10.    Soweit es um die Zuständigkeit der Kommission geht, Geldbußen wegen Zuwiderhandlungen gegen die Wettbewerbsregeln der Union zu verhängen, kann keine Rede davon sein, dass die Befugnis zur Verhängung solcher Geldbußen ursprünglich dem Rat zugestanden hätte, der sie auf die Kommission übertragen oder diese im Sinne von Art. 202 dritter Gedankenstrich EG mit der Durchführung betraut hätte. Nach den Art. 81 EG, 82 EG, 83 Abs. 1 und 2 Buchst. a und d EG sowie 202 dritter Gedankenstrich EG gehört diese Befugnis zur ureigenen Rolle der Kommission, über die Anwendung des Unionsrechts zu wachen, wobei diese Rolle in Bezug auf die Anwendung der Art. 81 EG und 82 EG durch die Verordnungen Nr. 17 und Nr. 1/2003 präzisiert, umrahmt und formalisiert wurde. Die der Kommission durch diese Verordnungen eingeräumte Befugnis zur Verhängung von Geldbußen ergibt sich somit aus den Bestimmungen des EG-Vertrags selbst und soll die effektive Anwendung der in den genannten Artikeln vorgesehenen Verbote ermöglichen.

(vgl. Randnr. 115)

11.    Der in Art. 7 der Europäischen Menschenrechtskonvention verankerte Grundsatz des strafrechtlichen Rückwirkungsverbots stellt einen allgemeinen Grundsatz des Unionsrechts dar, der bei der Verhängung von Geldbußen wegen Verstößen gegen das Wettbewerbsrecht zu beachten ist; nach diesem Grundsatz müssen die ausgesprochenen Sanktionen denen entsprechen, die zum Zeitpunkt der Begehung der Zuwiderhandlung festgelegt waren. Der Erlass von Leitlinien, die geeignet sind, die allgemeine Wettbewerbspolitik der Kommission auf dem Gebiet von Geldbußen zu ändern, kann grundsätzlich in den Geltungsbereich des Rückwirkungsverbots fallen.

Zur Frage, ob die Leitlinien für das Verfahren zur Festsetzung von Geldbußen, die gemäß Artikel 15 Absatz 2 der Verordnung Nr. 17 und gemäß Artikel 65 Absatz 5 EGKS-Vertrag festgesetzt werden, das Rückwirkungsverbot beachten, ist festzustellen, dass sich die Anhebung des Geldbußenniveaus in dem von Art. 15 Abs. 2 der Verordnung Nr. 17 und von Art. 23 Abs. 2 der Verordnung Nr. 1/2003 festgelegten gesetzlichen Rahmen bewegt, da die Leitlinien unter Nr. 5 Buchst. a ausdrücklich vorsehen, dass die verhängten Geldbußen in keinem Fall die in den genannten Bestimmungen vorgesehene Obergrenze von 10 % des Gesamtumsatzes übersteigen dürfen.

Die hauptsächliche Neuerung dieser Leitlinien besteht darin, dass als Ausgangspunkt der Berechnung ein Grundbetrag herangezogen wird, der innerhalb von hierfür vorgesehenen Spannen festgelegt wird, wobei diese Spannen verschiedenen Schweregraden der Zuwiderhandlungen entsprechen, als solche aber keinen Bezug zum relevanten Umsatz aufweisen.

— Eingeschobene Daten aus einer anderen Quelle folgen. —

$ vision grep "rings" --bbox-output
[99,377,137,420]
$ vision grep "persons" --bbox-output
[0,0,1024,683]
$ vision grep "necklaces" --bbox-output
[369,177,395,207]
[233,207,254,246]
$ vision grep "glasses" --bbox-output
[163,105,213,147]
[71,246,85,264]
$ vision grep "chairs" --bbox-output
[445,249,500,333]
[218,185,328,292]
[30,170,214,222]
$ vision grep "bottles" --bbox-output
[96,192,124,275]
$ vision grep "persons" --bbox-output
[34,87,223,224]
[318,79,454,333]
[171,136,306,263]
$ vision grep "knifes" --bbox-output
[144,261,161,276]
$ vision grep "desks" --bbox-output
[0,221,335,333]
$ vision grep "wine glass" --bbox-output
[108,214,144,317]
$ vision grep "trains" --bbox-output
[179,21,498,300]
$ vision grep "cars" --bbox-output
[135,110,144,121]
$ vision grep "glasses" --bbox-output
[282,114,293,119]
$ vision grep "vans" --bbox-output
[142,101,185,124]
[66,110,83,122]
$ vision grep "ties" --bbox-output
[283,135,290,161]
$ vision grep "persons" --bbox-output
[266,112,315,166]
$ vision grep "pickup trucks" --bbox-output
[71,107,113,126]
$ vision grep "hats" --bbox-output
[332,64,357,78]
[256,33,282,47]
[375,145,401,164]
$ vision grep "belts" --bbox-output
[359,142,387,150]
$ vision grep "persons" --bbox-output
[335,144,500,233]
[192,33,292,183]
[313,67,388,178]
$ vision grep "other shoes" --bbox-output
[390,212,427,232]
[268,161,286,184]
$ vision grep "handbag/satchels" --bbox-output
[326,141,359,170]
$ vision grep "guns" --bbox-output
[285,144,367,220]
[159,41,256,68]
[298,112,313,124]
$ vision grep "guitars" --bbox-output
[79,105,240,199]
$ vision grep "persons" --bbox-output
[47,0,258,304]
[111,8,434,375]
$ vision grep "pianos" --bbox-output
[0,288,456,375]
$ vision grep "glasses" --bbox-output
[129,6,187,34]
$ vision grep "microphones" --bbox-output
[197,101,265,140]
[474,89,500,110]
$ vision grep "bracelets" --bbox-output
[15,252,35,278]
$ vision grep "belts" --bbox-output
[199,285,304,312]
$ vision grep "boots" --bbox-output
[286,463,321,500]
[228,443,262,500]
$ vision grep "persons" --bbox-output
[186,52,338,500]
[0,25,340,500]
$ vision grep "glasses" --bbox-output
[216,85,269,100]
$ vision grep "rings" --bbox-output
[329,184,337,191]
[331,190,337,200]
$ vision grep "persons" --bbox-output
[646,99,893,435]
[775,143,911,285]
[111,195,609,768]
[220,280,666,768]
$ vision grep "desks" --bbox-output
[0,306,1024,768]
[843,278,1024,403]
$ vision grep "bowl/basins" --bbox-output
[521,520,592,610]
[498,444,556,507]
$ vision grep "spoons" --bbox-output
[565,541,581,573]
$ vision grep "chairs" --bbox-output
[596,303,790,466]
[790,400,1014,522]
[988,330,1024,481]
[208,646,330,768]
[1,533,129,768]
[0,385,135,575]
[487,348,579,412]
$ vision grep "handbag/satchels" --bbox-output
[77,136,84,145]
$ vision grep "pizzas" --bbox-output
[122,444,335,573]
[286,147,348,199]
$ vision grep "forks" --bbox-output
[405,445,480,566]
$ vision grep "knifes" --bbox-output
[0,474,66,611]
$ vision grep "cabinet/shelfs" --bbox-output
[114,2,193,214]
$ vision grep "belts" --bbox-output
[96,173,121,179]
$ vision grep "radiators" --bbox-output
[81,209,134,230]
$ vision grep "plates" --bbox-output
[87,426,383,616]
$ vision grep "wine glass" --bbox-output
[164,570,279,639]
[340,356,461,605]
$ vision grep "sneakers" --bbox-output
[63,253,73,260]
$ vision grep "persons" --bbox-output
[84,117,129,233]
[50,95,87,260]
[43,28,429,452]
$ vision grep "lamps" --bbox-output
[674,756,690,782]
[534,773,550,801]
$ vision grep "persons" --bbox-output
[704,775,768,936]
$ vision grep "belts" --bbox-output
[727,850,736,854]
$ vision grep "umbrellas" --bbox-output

Diese Methode beruht somit im Wesentlichen auf einer – wenn auch relativen und flexiblen – Tarifierung der Geldbußen.

Der Umstand, dass die Kommission in der Vergangenheit Geldbußen eines bestimmten Niveaus auf bestimmte Arten von Zuwiderhandlungen angewandt hat, vermag ihr nicht die Möglichkeit zu nehmen, dieses Niveau im Rahmen der in den Verordnungen Nrn. 17 und 1/2003 gesetzten Grenzen anzuheben, wenn dies erforderlich ist, um die Durchführung der Wettbewerbspolitik der Union sicherzustellen. Im Gegenteil verlangt die wirksame Anwendung der Wettbewerbsregeln von der Kommission, das Geldbußenniveau nach den Erfordernissen dieser Politik jederzeit anpassen zu können.

Daraus folgt, dass die von einem Verwaltungsverfahren, das zur Verhängung einer Geldbuße führen kann, betroffenen Unternehmen nicht darauf vertrauen können, dass die Kommission nicht die Höhe der früher angewandten Geldbußen überschreitet oder sie nach einer bestimmten Methode berechnet. Folglich müssen diese Unternehmen die Möglichkeit in Betracht ziehen, dass die Kommission jederzeit das Geldbußenniveau gegenüber dem in der Vergangenheit praktizierten anzuheben beschließt.

Unter diesen Umständen verstoßen die genannten Leitlinien nicht gegen das Rückwirkungsverbot, weil sie zur Verhängung höherer Geldbußen als derjenigen geführt hätten, die in der Vergangenheit angewandt worden seien, oder weil im vorliegenden Fall die Grenzen der Vorhersehbarkeit überschritten worden seien. Die Leitlinien und insbesondere die in ihnen enthaltene neue Berechnungsmethode für die Geldbußen waren nämlich, falls sich diese Methode auf die Höhe der verhängten Geldbußen verschärfend ausgewirkt haben sollte, hinreichend vorhersehbar.

(vgl. Randnrn. 118-119, 123-128, 133)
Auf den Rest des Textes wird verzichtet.